If you would like to play around a bit more below are all the arguments listed for hadoop-examples.jar:

aggregatewordcount: An Aggregate based map/reduce program that counts the words in the input files.
aggregatewordhist: An Aggregate based map/reduce program that computes the histogram of the words in the input files.
dbcount: An example job that count the pageview counts from a database.
grep: A map/reduce program that counts the matches of a regex in the input.
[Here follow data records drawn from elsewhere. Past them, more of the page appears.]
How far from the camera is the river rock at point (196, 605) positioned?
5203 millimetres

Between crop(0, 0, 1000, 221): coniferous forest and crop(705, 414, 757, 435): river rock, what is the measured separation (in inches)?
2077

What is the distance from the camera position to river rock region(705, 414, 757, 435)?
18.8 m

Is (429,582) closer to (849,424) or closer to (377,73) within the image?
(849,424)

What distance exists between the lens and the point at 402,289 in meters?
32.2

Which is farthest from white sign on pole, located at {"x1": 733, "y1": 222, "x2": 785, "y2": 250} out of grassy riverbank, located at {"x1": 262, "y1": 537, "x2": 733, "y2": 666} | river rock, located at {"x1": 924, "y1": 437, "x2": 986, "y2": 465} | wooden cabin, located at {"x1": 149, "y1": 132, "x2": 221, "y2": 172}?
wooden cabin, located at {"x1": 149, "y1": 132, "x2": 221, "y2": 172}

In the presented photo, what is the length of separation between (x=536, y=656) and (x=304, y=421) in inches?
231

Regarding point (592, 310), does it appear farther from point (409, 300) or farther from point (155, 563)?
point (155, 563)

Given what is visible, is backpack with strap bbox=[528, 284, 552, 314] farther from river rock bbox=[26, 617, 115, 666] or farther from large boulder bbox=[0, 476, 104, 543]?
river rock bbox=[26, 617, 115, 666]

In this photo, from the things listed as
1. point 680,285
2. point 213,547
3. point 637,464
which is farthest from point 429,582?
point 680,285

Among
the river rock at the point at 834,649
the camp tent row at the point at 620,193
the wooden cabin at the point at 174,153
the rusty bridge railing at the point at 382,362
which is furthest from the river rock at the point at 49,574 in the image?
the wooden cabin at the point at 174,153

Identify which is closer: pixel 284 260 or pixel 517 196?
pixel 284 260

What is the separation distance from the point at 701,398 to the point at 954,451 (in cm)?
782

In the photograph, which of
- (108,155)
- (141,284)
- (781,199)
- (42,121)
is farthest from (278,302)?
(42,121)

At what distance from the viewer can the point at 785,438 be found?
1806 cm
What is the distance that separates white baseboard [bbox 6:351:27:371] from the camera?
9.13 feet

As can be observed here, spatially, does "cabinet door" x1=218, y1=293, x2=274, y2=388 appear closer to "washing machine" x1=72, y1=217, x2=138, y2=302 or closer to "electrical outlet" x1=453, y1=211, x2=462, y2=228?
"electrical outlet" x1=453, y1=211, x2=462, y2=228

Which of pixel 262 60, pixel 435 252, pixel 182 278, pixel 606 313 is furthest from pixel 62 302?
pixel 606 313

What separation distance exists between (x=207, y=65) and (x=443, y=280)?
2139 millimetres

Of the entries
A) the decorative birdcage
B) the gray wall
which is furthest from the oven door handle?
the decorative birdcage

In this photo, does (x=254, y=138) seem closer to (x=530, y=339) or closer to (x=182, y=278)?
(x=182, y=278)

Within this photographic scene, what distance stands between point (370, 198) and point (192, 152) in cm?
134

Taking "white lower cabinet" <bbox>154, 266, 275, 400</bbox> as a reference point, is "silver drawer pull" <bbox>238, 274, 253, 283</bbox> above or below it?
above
join: A job that effects a join over sorted, equally partitioned datasets
multifilewc: A job that counts words from several files.
pentomino: A map/reduce tile laying program to find solutions to pentomino problems.
pi: A map/reduce program that estimates Pi using monte-carlo method.
randomtextwriter: A map/reduce program that writes 10GB of random textual data per node.
randomwriter: A map/reduce program that writes 10GB of random data per node.
secondarysort: An example defining a secondary sort to the reduce.
sleep: A job that sleeps at each map and reduce task.
sort: A map/reduce program that sorts the data written by the random writer.
sudoku: A sudoku solver.
teragen: Generate data for the terasort
terasort: Run the terasort
teravalidate: Checking results of terasort
wordcount: A map/reduce program that counts the words in the input files.